Our reading group was set up by members of SGIA staff with interests in political theory, history of ideas, international relations theory, multiculturalism and political culture. Readings are selected by the members of the group and typically focus on works that have had a significant impact on contemporary philosophy and political thought.
We meet on a weekly basis and our group is open to academics and PhD students interested in political theory and the history of ideas.
Contact firstname.lastname@example.org with your suggestions for the next text to read.
The founding members of our group include Maria Dimova-Cookson, Steve Welch, Gidon Cohen and Ilan Baron. We have expanded to include some of the PhD students in SGIA whose work focuses on multiculturalism, religion in politics and human rights.
Methods of work
No preliminary reading or preparation is required. All members have a copy of the text and they take turns in reading paragraphs or pages from it – depending on the complexity of the text. Typically, there is a short discussion after each read section.
We have an enthusiastic, vibrant and steadily expanding community of political theorists at the School. We have been recognised for our research strengths in the history of British political thought over many decades, specifically in the fields of British idealism, national identities in British political thought, modern British political, social and industrial history, the British conservative, liberal and anarchist political thought and Christianity and politics in twentieth-century Britain, engaging with the ideas of T.H. Green, Bernard Bosanquet, L.T. Hobhouse, James Fitzjames Stephan, Ernest Barker, Arthur Bryant, G.K. Chesterton, Hensley Henson and Will Lawther.
Members of the research group also specialise in political thought more broadly including republican political thought, value pluralism, modern liberty, political ideologies, resistance and revolution in political thought, covering the scholarship of Niccolò Machiavelli, David Hume, Benjamin Constant, Isaiah Berlin, Hannah Arendt, and Frantz Fanon among others.
We have gradually expanded by building expertise in contemporary moral and political philosophy with specialisms in structural injustice, human rights, global justice, moral contractualism, collectivisation duties, disability, paternalism, epistemic injustice, multiculturalism, concepts of liberty, ethics of violence and armed conflict, just war theory and political violence, analysing the work of Joseph Raz, Iris Young, Carol Gould, Tim Scanlon, Amartya Sen, Martha Nussbaum, Ingrid Robeyns and Jeff McMahan.

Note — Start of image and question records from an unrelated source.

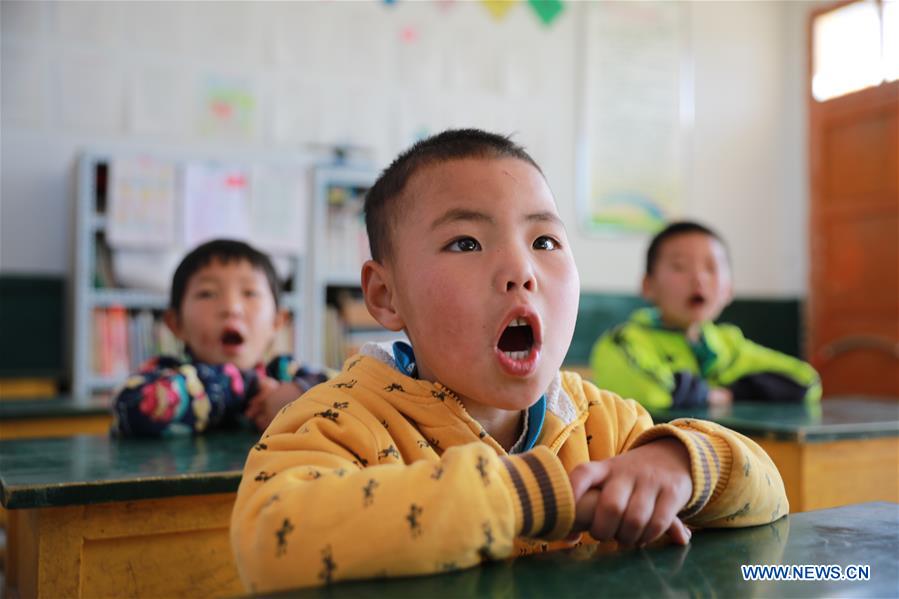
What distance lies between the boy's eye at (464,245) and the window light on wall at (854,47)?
508 centimetres

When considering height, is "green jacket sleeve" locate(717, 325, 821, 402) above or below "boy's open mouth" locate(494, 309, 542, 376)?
below

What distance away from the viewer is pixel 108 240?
3.75 meters

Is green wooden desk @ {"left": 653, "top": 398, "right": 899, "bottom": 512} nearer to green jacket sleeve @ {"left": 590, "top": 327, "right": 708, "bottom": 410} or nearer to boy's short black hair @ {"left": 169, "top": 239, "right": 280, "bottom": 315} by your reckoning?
green jacket sleeve @ {"left": 590, "top": 327, "right": 708, "bottom": 410}

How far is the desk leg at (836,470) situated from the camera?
1.89 meters

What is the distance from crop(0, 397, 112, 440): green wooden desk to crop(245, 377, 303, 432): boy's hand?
795mm

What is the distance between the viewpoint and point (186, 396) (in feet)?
6.15

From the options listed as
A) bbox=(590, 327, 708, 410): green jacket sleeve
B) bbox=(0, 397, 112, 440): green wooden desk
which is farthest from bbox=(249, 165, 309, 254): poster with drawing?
bbox=(590, 327, 708, 410): green jacket sleeve

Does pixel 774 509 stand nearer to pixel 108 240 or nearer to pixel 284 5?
pixel 108 240

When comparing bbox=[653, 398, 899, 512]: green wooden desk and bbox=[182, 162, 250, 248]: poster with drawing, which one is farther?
bbox=[182, 162, 250, 248]: poster with drawing

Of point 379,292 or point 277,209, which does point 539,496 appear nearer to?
point 379,292

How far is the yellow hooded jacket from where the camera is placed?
0.64 metres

Political theory activities are organised by the Centre for Political Thought, with a weekly research seminar, a monthly reading group, two annual memorial addresses, as well as international conferences and workshops taking place. The centre has actively sought collaborations with other Northern universities, organising most recently two regional ‘away-day’ meetings with political theorists from the University of Newcastle and Queen’s University Belfast.